§ **REQUEST**
Reproduce the lines between the one holding "Faller 272002 FALLER" and the one holding "Jeep Grand Cherokee", inclusive, swapping "Rubber" for "Plastic" and leaving everything else unchanged.

§ **AVAILABLE DATA**
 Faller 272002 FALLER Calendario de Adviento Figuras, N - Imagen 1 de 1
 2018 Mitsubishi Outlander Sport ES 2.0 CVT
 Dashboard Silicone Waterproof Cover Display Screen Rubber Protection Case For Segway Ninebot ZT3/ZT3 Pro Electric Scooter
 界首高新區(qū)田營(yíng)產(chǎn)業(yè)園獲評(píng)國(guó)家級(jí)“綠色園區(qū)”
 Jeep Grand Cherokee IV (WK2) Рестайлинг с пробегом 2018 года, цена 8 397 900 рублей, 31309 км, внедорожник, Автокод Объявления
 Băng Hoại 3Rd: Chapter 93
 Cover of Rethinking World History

* * *

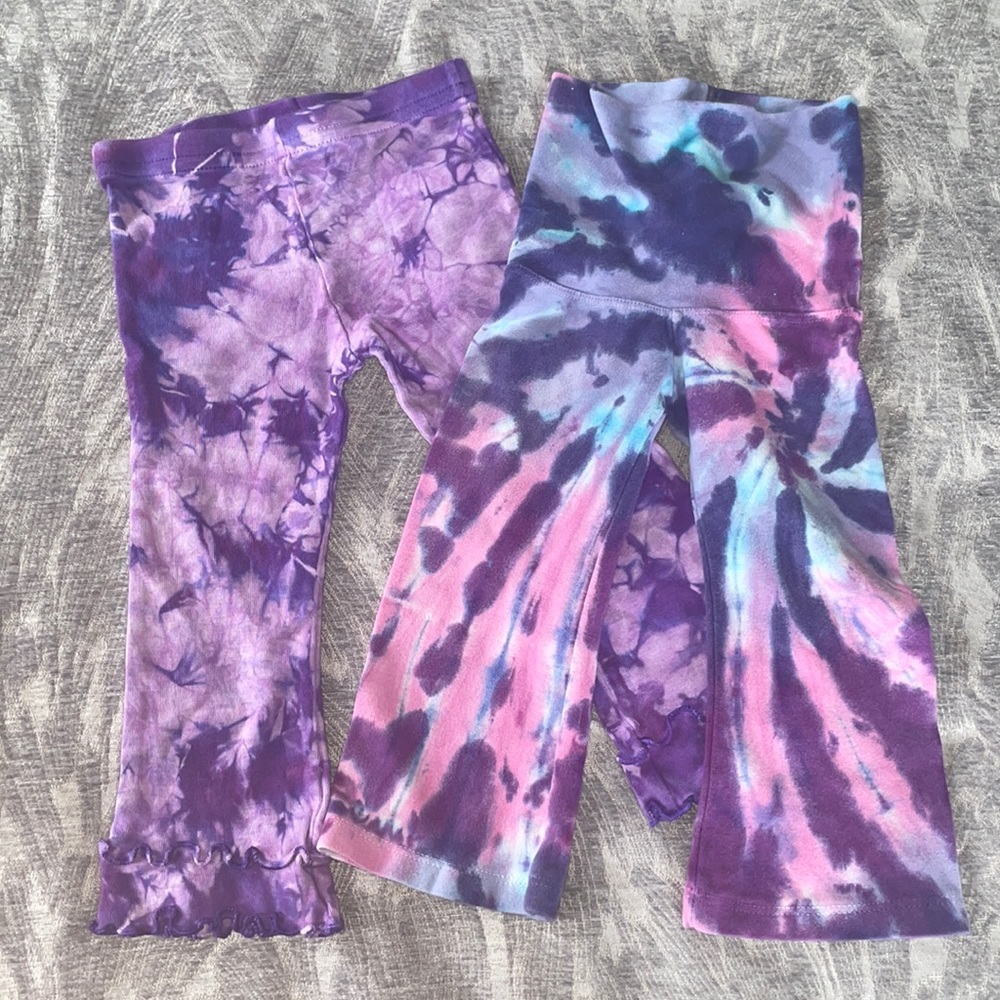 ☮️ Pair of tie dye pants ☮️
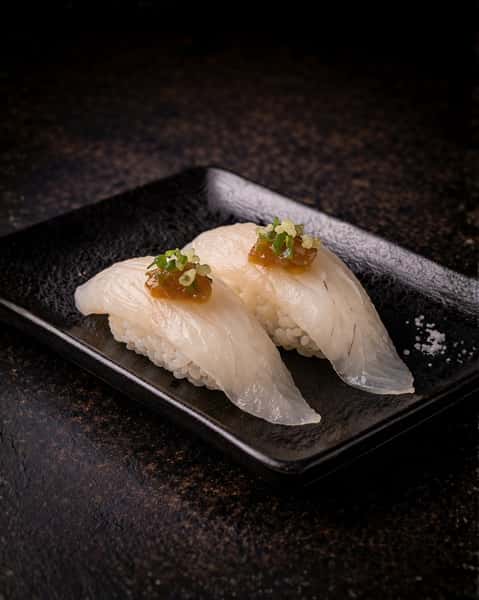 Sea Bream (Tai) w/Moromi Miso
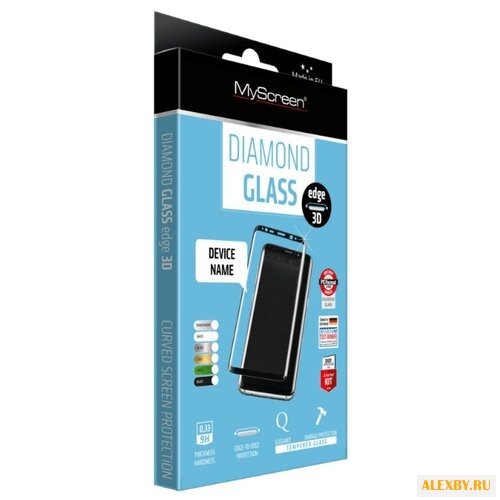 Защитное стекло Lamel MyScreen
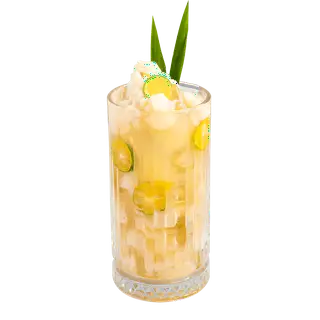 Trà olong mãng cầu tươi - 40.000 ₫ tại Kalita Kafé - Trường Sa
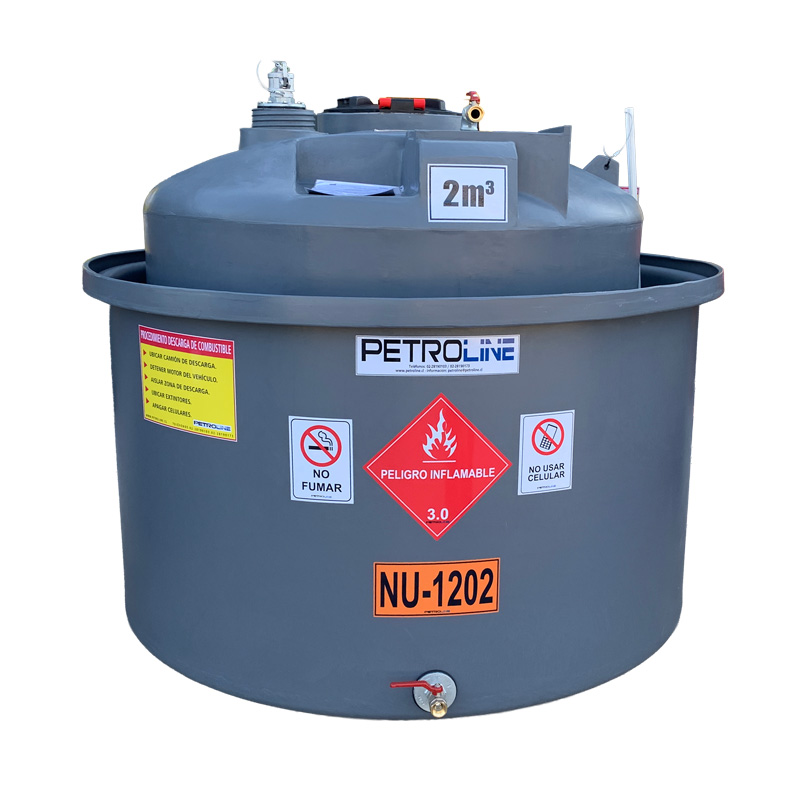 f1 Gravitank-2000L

§ **COMPLETED TASK**
 Faller 272002 FALLER Calendario de Adviento Figuras, N - Imagen 1 de 1
 2018 Mitsubishi Outlander Sport ES 2.0 CVT
 Dashboard Silicone Waterproof Cover Display Screen Plastic Protection Case For Segway Ninebot ZT3/ZT3 Pro Electric Scooter
 界首高新區(qū)田營(yíng)產(chǎn)業(yè)園獲評(píng)國(guó)家級(jí)“綠色園區(qū)”
 Jeep Grand Cherokee IV (WK2) Рестайлинг с пробегом 2018 года, цена 8 397 900 рублей, 31309 км, внедорожник, Автокод Объявления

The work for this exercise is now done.